This Thursday: Reading Frederick Douglass

This coming Thursday, June 12, 2025, at 6 pm at Luna Theater at the Lowell Community Charter Public School on Jackson Street (in the former Mill No. 5), there will be a reading of the famed speech by abolitionist Frederick Douglass on July 5, 1852 on the topic, “What to the Slave is the 4th of July?”

The event is free and open to the public but requires advance registration. (Here’s how to do that.)

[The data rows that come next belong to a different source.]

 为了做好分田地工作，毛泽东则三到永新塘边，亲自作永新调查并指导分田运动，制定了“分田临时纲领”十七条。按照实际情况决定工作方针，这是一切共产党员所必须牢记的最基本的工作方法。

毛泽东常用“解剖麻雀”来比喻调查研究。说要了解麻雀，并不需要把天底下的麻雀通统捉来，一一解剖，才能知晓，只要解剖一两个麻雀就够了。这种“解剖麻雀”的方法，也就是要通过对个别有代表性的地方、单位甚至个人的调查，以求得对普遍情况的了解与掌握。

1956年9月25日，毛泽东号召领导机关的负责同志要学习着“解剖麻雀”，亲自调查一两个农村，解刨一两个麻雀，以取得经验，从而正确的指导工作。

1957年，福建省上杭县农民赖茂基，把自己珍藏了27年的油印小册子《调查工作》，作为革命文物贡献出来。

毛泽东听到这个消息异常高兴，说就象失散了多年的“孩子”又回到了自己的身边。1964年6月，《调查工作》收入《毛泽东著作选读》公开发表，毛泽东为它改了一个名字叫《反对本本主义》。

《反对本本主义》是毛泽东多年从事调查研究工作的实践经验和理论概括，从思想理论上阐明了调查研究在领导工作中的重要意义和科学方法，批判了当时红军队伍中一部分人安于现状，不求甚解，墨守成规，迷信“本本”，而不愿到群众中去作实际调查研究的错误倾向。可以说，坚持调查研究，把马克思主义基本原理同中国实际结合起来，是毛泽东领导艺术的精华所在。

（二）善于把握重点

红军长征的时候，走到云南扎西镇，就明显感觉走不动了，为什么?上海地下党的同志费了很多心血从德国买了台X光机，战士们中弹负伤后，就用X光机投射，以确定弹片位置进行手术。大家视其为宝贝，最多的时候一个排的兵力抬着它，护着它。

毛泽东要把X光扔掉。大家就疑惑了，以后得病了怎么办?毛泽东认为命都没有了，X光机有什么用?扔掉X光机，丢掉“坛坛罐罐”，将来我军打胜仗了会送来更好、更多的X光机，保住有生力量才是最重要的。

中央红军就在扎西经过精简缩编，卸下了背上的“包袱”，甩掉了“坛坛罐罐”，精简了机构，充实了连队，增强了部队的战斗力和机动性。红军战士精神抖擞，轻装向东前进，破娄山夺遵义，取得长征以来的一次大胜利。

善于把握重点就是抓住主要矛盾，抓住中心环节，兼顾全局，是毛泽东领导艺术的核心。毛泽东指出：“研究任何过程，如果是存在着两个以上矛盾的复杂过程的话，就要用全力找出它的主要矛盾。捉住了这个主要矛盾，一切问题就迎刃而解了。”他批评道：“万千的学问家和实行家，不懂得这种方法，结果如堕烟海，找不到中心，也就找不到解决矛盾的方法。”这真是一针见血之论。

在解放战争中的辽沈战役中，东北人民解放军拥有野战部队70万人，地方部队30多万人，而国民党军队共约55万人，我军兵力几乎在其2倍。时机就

UMass Lowell history professor Bob Forrant is involved. Here is what he wrote about it:

On the 5th of July 1852, famed abolitionist Frederick Douglass stood before 600 people in Rochester, NY, and asked, ‘What to the Slave is the 4th of July?’ This coming Thursday evening, there will be an important event in Lowell, hosted by the Lowell Community Charter Public School. Faculty, students, and community members – myself included – will read Douglass’s speech, one of the most important in U.S. history. Born in 1818, Frederick Douglass escaped from slavery in 1838 and quickly became one of the abolitionist movement’s most important figures. He died in 1895 at the age of 77. The event is free and open to the public, but it is recommended that you reserve your seats. The event poster contains information on how to reserve your seats. The reading will be followed by a discussion of the significance of the speech and its meaning for today.